## [Problem to solve]
Pick out each line of data below that contains the word "nearer", and copy those lines.

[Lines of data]
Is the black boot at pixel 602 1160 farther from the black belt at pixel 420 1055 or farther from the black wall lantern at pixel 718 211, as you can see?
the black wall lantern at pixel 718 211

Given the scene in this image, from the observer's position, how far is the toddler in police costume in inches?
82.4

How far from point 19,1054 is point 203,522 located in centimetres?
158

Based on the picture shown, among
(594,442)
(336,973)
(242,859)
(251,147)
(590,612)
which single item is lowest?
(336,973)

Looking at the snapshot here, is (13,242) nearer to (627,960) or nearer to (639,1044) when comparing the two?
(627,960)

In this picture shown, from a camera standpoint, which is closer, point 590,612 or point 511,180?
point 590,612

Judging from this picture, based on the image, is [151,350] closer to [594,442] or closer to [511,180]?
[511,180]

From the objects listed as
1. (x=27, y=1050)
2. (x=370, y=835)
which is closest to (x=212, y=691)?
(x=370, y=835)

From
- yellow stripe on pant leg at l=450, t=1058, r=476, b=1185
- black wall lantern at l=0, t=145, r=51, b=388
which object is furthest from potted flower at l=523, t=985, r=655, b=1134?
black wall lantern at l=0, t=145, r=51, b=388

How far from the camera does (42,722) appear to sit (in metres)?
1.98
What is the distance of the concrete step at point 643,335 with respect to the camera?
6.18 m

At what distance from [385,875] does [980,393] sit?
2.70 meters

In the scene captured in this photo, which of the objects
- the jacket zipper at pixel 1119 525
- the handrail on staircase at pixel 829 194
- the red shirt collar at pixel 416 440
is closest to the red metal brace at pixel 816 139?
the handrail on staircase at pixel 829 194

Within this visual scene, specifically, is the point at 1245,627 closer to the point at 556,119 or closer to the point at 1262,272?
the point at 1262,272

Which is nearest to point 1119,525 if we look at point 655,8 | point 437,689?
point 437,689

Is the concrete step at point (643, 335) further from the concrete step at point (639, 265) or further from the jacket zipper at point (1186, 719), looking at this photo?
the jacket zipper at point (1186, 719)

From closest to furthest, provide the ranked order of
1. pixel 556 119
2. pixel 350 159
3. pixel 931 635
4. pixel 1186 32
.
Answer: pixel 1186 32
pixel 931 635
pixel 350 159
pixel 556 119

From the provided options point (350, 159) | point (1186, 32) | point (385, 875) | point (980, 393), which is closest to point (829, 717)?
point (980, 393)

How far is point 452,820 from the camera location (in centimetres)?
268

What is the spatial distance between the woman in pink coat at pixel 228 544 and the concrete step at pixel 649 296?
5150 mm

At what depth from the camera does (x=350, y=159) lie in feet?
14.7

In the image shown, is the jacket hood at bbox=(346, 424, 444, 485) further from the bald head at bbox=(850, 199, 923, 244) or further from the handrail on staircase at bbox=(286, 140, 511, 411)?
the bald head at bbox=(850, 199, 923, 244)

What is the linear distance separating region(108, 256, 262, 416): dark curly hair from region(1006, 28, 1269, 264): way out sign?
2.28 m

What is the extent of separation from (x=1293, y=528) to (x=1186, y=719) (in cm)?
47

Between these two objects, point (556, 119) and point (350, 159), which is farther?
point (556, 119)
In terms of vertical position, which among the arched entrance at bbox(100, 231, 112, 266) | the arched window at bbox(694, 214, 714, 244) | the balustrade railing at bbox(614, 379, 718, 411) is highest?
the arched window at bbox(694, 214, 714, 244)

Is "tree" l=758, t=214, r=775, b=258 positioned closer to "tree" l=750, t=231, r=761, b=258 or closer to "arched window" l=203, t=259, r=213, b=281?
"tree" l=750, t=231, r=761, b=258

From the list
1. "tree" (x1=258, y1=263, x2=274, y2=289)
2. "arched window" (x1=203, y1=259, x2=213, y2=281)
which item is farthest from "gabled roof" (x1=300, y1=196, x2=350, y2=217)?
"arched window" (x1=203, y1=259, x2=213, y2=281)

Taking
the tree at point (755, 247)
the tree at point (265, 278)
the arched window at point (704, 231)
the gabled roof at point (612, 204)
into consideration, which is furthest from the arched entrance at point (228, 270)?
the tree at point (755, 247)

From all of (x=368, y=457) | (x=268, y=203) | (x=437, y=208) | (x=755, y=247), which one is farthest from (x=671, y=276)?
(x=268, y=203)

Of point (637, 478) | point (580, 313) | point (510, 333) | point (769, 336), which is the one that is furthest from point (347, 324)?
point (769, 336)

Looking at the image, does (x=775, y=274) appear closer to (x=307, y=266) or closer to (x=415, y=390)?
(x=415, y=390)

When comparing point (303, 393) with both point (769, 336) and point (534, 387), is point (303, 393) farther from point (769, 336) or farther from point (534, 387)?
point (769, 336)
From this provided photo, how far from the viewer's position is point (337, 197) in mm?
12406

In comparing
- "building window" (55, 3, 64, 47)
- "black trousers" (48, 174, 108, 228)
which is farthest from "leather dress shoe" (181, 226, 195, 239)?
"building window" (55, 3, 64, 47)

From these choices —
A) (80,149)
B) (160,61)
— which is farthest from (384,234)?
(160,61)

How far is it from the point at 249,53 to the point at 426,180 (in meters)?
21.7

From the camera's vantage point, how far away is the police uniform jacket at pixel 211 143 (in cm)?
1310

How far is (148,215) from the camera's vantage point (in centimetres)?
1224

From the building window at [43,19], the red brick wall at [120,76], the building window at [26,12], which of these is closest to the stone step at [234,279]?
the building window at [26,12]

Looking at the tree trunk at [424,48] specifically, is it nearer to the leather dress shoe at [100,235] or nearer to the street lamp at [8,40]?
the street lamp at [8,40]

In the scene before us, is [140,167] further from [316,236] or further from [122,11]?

## [Written answer]
Looking at the snapshot here, is (13,242) nearer to (627,960) or nearer to (639,1044) when comparing the two?
Looking at the tree trunk at [424,48] specifically, is it nearer to the leather dress shoe at [100,235] or nearer to the street lamp at [8,40]?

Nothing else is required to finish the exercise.